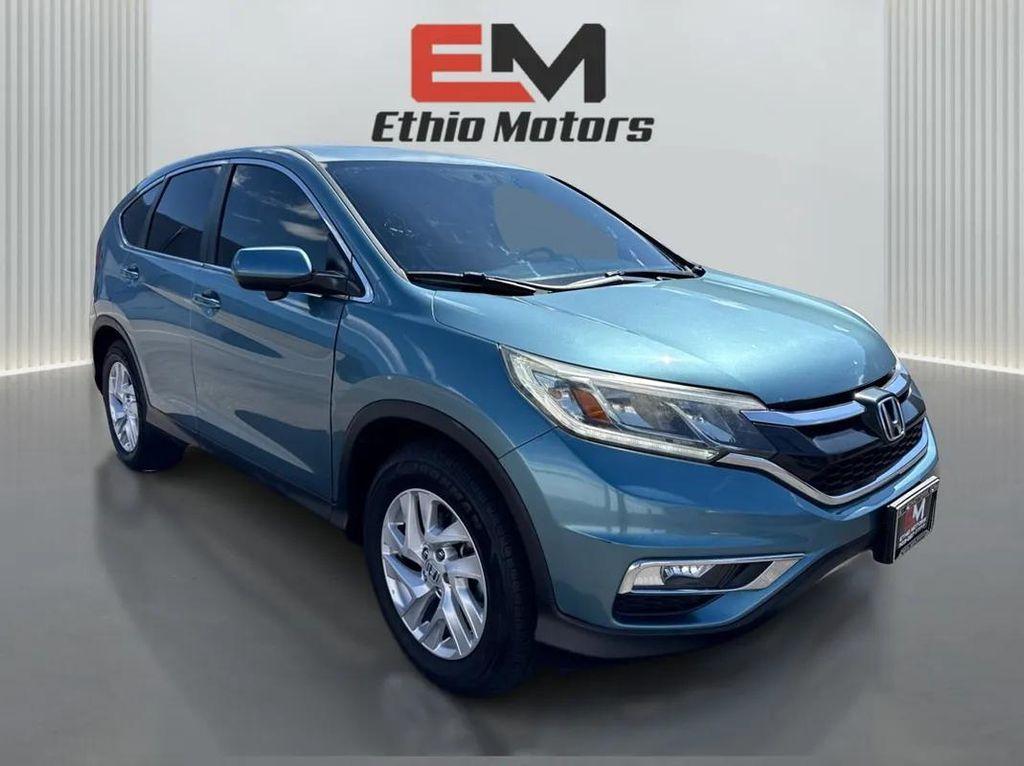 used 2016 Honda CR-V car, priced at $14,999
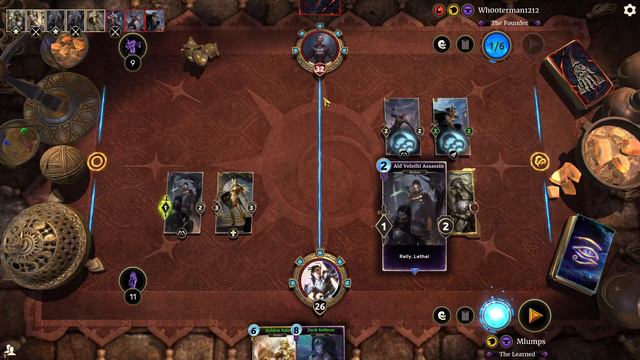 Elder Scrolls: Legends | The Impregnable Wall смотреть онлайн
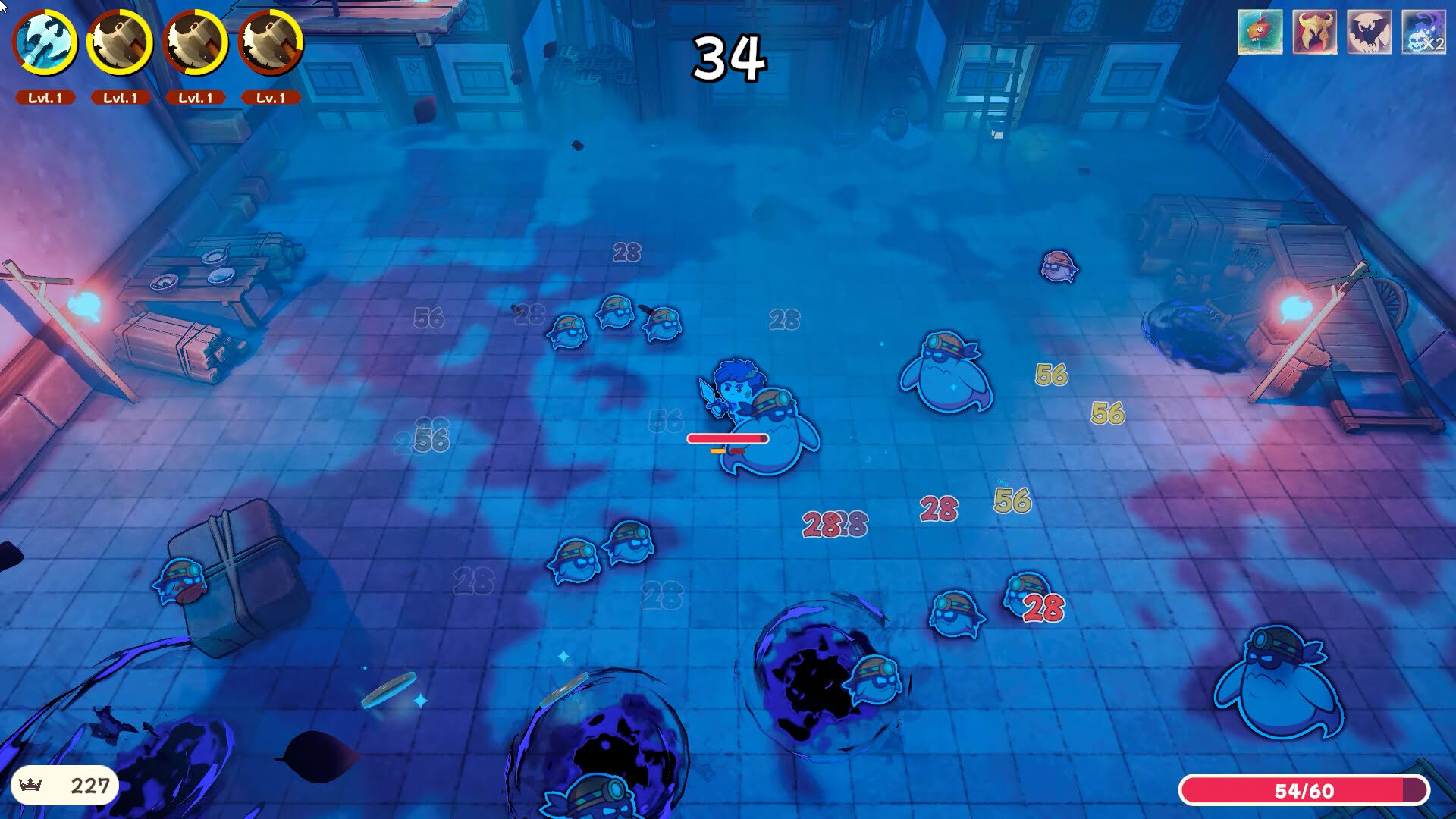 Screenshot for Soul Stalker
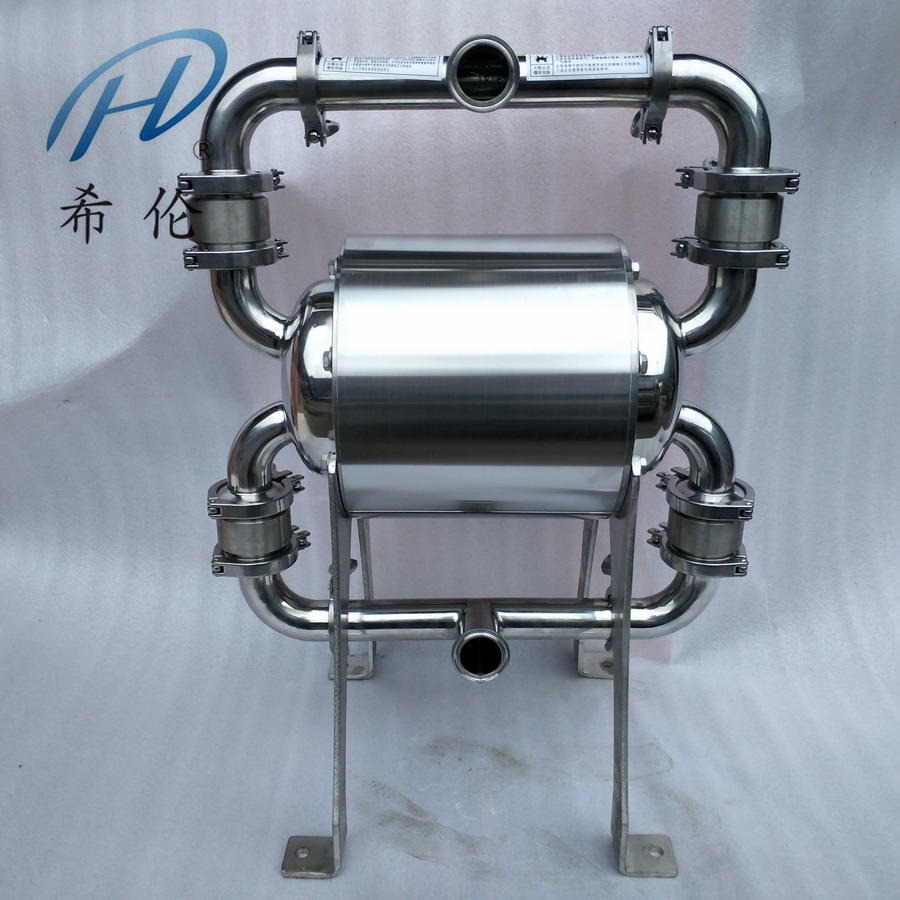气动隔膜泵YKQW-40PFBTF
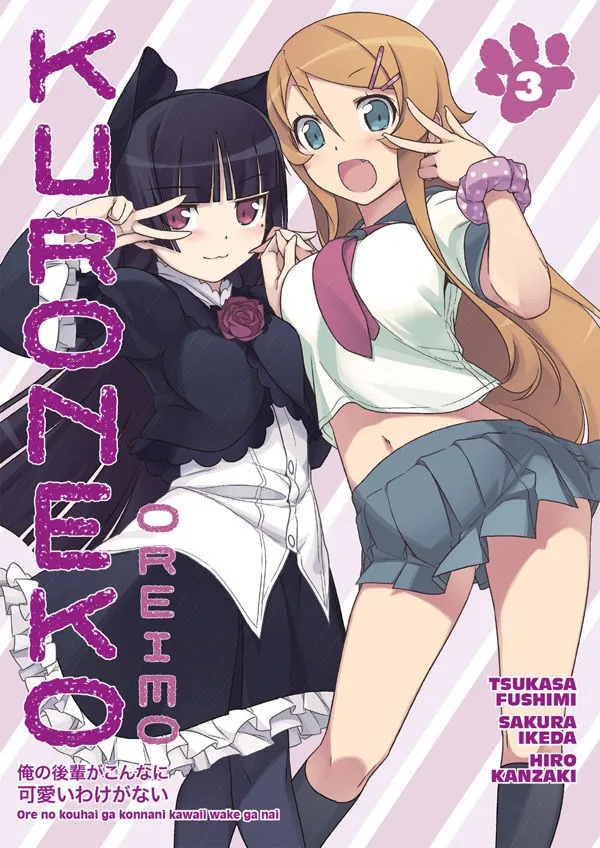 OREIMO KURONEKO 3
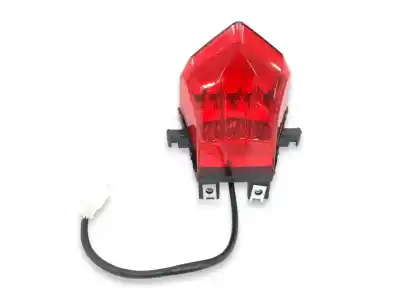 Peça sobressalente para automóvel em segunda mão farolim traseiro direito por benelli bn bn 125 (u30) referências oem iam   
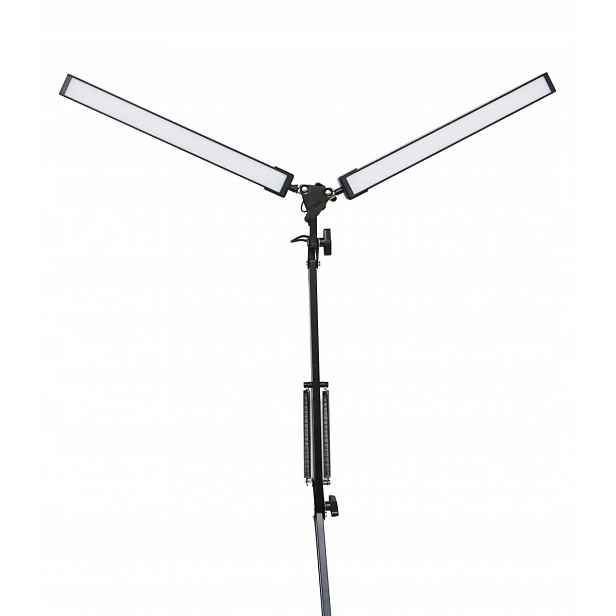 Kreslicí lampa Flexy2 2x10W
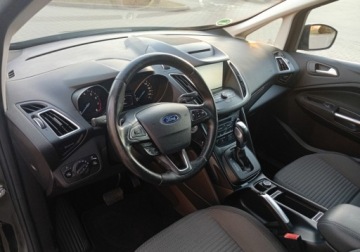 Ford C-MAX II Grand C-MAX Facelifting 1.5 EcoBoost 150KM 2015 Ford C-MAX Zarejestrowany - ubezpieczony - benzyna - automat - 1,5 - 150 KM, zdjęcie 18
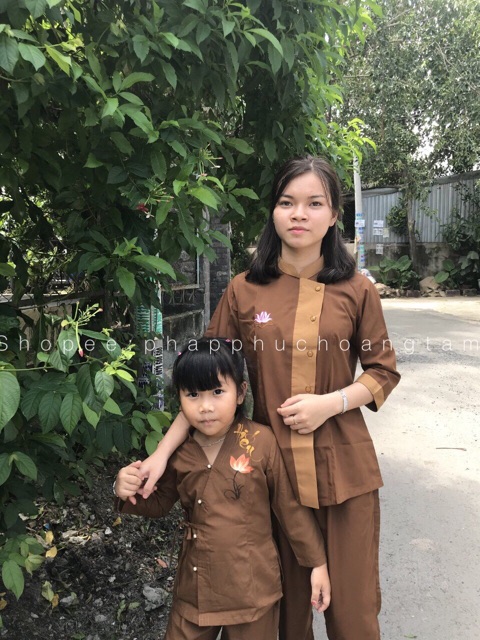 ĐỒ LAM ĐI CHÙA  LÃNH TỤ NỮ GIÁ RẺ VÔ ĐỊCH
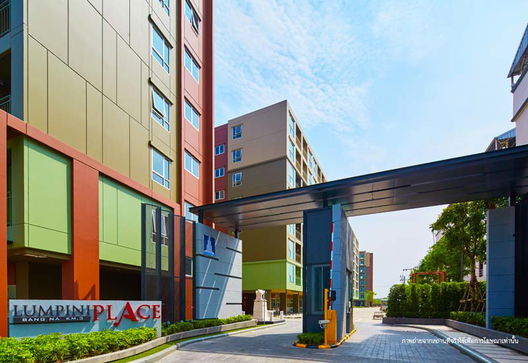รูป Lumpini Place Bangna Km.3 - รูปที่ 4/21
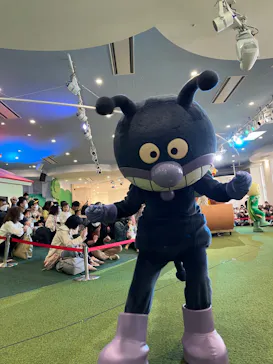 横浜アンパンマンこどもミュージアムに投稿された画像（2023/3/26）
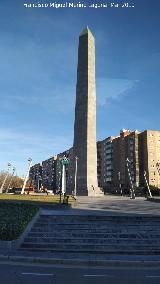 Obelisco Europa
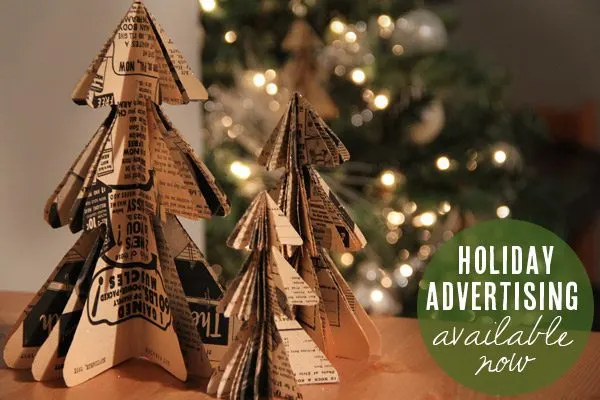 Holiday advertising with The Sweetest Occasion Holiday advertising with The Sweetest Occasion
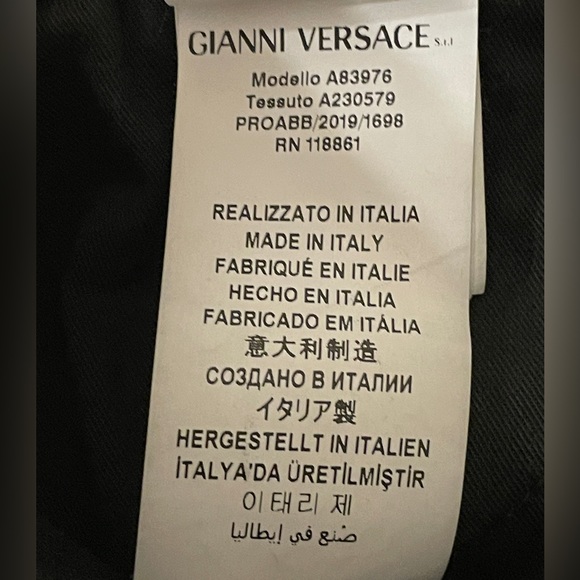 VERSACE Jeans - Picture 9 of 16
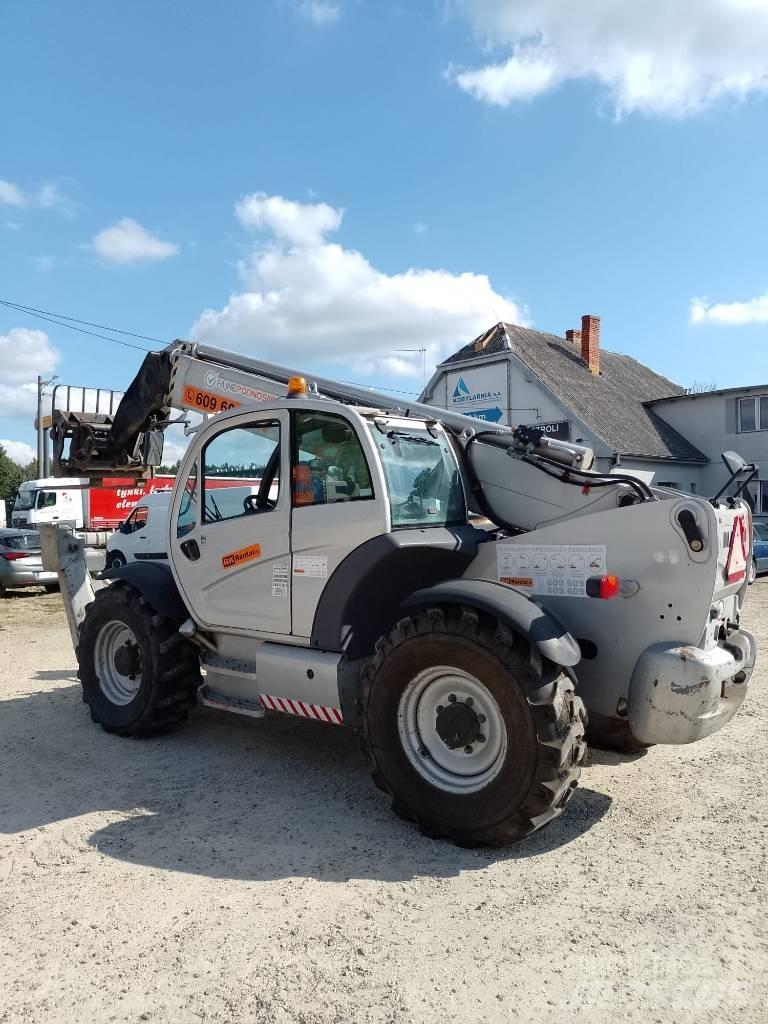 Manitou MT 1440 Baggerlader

━━━━━━━━━━

Render each record above as one item in a numbered list, dropping any blank lines and leaving out the pictures.

1.  used 2016 Honda CR-V car, priced at $14,999
2.  Elder Scrolls: Legends | The Impregnable Wall смотреть онлайн
3.  Screenshot for Soul Stalker
4. 气动隔膜泵YKQW-40PFBTF
5.  OREIMO KURONEKO 3
6.  Peça sobressalente para automóvel em segunda mão farolim traseiro direito por benelli bn bn 125 (u30) referências oem iam   
7.  Kreslicí lampa Flexy2 2x10W
8.  Ford C-MAX II Grand C-MAX Facelifting 1.5 EcoBoost 150KM 2015 Ford C-MAX Zarejestrowany - ubezpieczony - benzyna - automat - 1,5 - 150 KM, zdjęcie 18
9.  ĐỒ LAM ĐI CHÙA  LÃNH TỤ NỮ GIÁ RẺ VÔ ĐỊCH
10. รูป Lumpini Place Bangna Km.3 - รูปที่ 4/21
11.  横浜アンパンマンこどもミュージアムに投稿された画像（2023/3/26）
12.  Obelisco Europa
13.  Holiday advertising with The Sweetest Occasion Holiday advertising with The Sweetest Occasion
14.  VERSACE Jeans - Picture 9 of 16
15.  Manitou MT 1440 Baggerlader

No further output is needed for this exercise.